My father went in the early 1980’s. His tale is quite different from my mother’s. Do keep in mind he went as a US soldier and my mother went as a civilian.
“Yes, I went across East Germany on a train to West Berlin and spent a day in East Berlin. It was for a medical conference and I had to go by myself because the only mode of transportation was a duty train. It was a great experience so thanks for letting me talk about it. To prepare for the trip, I had to get a really official haircut and wear my Class A uniform. I think this was to appear a certain way to the soldiers from the other side. I never felt in danger or even close, but along the train tracks there were armed soldiers every few hundred feet all the way through East Germany. When I got to West Berlin, it just appeared to me to be a normal city. I went with another physician through Checkpoint Charlie into East Berlin and indeed there was a sharp contrast in the appearance. East Berlin was rather drab but not run down. The colors of the buildings were muted but many of them were modern. We somehow got in the middle of East German Television filming a public event and saw that the people were normal and happy just like West Berlin. We went into a restaurant and the inside was just like anywhere else. The place that gave me the most concern was the checkpoint and not the East German side. There was never any danger but I could have been refused entrance by American soldiers. Coming back through there was absolutely no problem at all. Sorry I do not have any pictures. I got a few souvenirs but I am sure I could not find them now if I tried. I’m glad I did it because it is not going to happen again.”
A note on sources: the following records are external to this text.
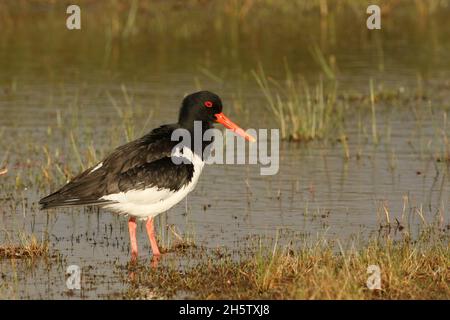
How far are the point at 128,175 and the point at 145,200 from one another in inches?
10.9

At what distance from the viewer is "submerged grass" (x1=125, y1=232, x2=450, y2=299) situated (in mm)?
8086

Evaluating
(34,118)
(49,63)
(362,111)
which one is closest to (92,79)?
(49,63)

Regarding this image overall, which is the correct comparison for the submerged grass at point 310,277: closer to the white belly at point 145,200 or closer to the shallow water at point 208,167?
the shallow water at point 208,167

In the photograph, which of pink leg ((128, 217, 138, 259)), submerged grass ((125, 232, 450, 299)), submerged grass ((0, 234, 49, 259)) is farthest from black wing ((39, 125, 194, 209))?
submerged grass ((125, 232, 450, 299))

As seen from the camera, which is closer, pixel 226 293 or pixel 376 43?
pixel 226 293

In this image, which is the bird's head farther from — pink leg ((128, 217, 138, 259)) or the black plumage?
pink leg ((128, 217, 138, 259))

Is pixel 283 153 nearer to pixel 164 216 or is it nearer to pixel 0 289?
pixel 164 216

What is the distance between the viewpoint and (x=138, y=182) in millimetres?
9742

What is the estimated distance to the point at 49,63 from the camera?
66.2 feet

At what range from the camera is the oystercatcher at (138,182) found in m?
9.66

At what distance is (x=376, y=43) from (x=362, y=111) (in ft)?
19.2

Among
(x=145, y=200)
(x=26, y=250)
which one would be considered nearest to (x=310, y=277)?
(x=145, y=200)

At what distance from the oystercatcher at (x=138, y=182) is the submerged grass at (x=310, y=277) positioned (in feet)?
2.41

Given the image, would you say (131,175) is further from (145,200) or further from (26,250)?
(26,250)
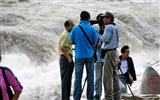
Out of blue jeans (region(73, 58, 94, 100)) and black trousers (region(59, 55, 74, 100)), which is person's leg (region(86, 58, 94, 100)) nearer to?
blue jeans (region(73, 58, 94, 100))

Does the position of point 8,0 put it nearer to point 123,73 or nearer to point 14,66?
point 14,66

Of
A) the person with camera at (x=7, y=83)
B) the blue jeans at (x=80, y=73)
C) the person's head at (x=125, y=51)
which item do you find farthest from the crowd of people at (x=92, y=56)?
the person with camera at (x=7, y=83)

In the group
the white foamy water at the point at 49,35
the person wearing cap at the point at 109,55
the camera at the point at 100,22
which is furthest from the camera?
the white foamy water at the point at 49,35

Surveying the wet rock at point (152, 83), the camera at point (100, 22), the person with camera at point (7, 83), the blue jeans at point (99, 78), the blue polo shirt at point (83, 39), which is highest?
the camera at point (100, 22)

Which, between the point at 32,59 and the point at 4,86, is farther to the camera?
the point at 32,59

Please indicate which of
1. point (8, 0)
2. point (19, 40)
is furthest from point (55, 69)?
point (8, 0)

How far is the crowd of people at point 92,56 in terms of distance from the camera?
6035 millimetres

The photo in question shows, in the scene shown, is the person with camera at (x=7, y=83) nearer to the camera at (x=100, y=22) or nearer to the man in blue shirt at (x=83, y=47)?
the man in blue shirt at (x=83, y=47)

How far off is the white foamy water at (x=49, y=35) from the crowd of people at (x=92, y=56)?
3.56 metres

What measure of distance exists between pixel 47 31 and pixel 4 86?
47.2 ft

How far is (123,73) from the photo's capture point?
22.6ft

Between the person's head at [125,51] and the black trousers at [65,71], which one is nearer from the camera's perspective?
the black trousers at [65,71]

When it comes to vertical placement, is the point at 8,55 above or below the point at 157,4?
below

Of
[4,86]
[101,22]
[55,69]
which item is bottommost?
[55,69]
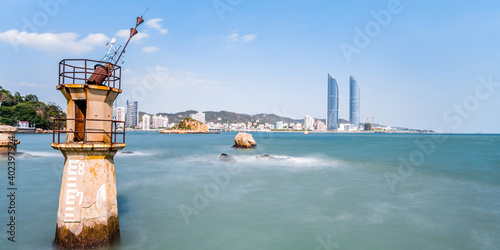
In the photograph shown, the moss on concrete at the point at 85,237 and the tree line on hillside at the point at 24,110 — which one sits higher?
the tree line on hillside at the point at 24,110

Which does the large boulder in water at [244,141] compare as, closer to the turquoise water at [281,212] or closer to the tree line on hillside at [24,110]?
the turquoise water at [281,212]

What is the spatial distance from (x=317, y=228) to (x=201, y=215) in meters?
5.70

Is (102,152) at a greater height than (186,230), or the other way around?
(102,152)

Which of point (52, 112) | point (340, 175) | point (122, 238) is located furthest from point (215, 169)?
point (52, 112)

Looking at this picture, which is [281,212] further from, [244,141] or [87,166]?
[244,141]

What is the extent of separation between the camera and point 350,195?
18.2 m

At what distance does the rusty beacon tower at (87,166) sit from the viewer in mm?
7465

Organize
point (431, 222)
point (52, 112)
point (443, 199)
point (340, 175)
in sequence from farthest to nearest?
point (52, 112), point (340, 175), point (443, 199), point (431, 222)

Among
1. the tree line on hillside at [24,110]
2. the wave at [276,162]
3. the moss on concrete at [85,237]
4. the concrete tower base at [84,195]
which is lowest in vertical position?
the wave at [276,162]

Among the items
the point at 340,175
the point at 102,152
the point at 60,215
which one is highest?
the point at 102,152

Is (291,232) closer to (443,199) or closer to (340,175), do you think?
(443,199)

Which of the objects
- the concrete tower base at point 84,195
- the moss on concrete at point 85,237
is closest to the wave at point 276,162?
the moss on concrete at point 85,237

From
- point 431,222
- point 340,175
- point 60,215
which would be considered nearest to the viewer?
point 60,215

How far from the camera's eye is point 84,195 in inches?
295
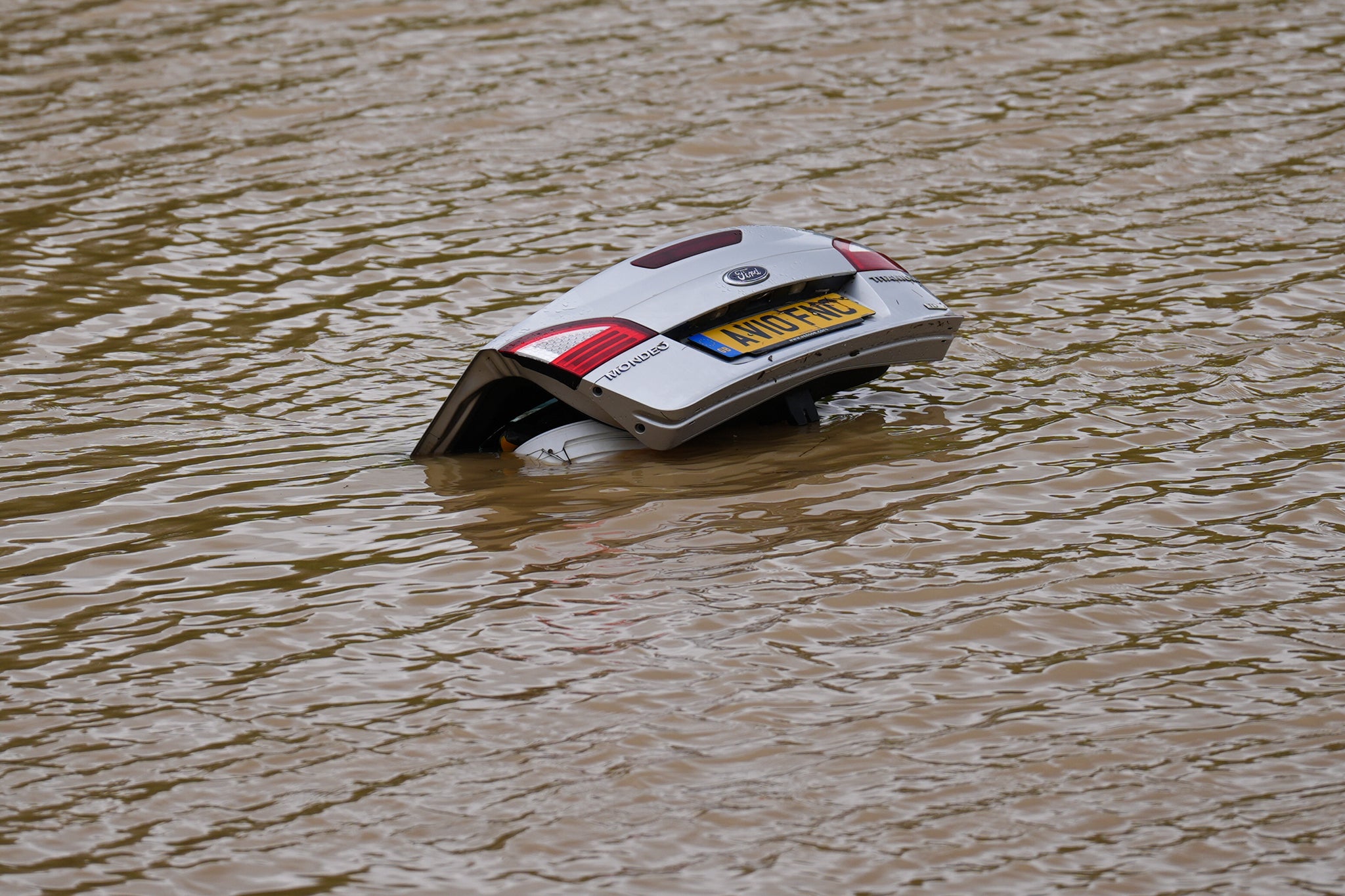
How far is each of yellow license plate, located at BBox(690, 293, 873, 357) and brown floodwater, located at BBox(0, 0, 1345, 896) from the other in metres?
0.48

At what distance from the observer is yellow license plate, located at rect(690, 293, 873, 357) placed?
19.4 ft

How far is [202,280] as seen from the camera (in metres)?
8.55

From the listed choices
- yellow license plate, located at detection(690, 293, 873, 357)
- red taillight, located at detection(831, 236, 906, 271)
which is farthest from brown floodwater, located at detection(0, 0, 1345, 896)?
red taillight, located at detection(831, 236, 906, 271)

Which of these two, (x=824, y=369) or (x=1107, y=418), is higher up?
(x=824, y=369)

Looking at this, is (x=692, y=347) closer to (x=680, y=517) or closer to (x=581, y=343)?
(x=581, y=343)

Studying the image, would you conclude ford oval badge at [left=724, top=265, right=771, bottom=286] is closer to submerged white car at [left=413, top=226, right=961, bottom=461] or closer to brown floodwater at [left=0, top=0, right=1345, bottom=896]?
submerged white car at [left=413, top=226, right=961, bottom=461]

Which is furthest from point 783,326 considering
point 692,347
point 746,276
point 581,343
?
point 581,343

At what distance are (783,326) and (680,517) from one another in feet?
3.19

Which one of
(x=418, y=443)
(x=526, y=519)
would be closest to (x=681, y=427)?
(x=526, y=519)

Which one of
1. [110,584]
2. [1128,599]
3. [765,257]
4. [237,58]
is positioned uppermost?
[237,58]

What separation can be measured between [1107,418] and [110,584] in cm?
389

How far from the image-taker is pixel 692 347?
5887mm

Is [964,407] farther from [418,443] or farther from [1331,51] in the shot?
[1331,51]

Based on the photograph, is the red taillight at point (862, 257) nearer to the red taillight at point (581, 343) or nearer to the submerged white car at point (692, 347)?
the submerged white car at point (692, 347)
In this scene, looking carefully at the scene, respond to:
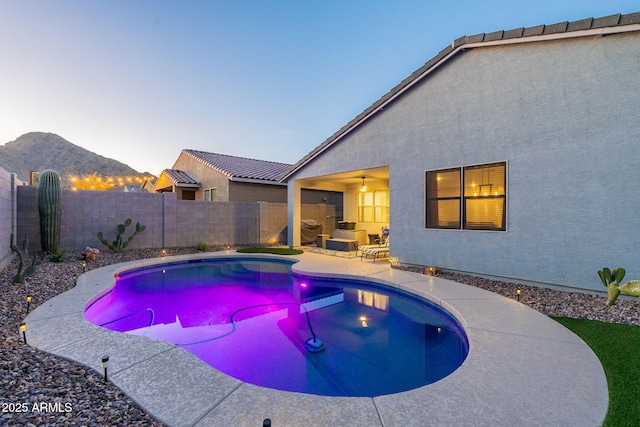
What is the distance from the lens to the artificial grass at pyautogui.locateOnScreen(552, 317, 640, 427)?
7.97 ft

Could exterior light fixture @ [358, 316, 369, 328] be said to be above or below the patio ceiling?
below

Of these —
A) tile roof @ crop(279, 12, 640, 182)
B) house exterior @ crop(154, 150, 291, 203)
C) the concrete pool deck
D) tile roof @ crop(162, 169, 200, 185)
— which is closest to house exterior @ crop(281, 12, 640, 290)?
tile roof @ crop(279, 12, 640, 182)

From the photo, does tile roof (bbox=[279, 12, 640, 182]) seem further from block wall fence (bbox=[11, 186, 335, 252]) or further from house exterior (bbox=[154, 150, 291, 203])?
house exterior (bbox=[154, 150, 291, 203])

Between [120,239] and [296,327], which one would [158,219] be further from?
[296,327]

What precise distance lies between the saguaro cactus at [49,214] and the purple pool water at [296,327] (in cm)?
290

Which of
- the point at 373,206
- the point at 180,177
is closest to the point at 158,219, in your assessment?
the point at 180,177

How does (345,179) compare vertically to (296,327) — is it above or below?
above

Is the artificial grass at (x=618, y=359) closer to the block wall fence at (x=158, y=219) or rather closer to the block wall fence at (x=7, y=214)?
the block wall fence at (x=7, y=214)

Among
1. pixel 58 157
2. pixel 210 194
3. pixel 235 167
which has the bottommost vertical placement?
pixel 210 194

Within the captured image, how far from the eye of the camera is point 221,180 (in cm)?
1783

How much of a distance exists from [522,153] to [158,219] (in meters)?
13.2

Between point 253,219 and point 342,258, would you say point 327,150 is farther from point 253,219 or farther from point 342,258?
point 253,219

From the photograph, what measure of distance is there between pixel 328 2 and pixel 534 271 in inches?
532

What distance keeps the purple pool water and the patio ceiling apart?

My parent’s experiences are amazing. How incredible to see firsthand the differences and similarities of what a free economy and socialist economy look like. I only wish I had been old enough to see it myself.
What I take away from this and from other accounts/pictures is this: A free market society will always thrive. Individuals may fail in their endeavors, but the society grows and improves. A socialist or communist society stagnates. As time goes on, and generations are raised with the teachings, society can appear normal and happy (as evidenced in my father’s experience) and yet it is a facade. Those “normal and happy” people had most likely only known, or mostly known, the society they lived in. Thus, they were appearing normal and happy.
It begs the question; if they had seen West Germany, would they still be as happy with their own circumstances? Freedom is very alluring. I thank God everyday for having been born in the USA and having the freedoms I have! Reading about a divided country both physically and ideologically makes me see with even more clarity how much we need to treasure our own freedom. You never know when it could be taken away.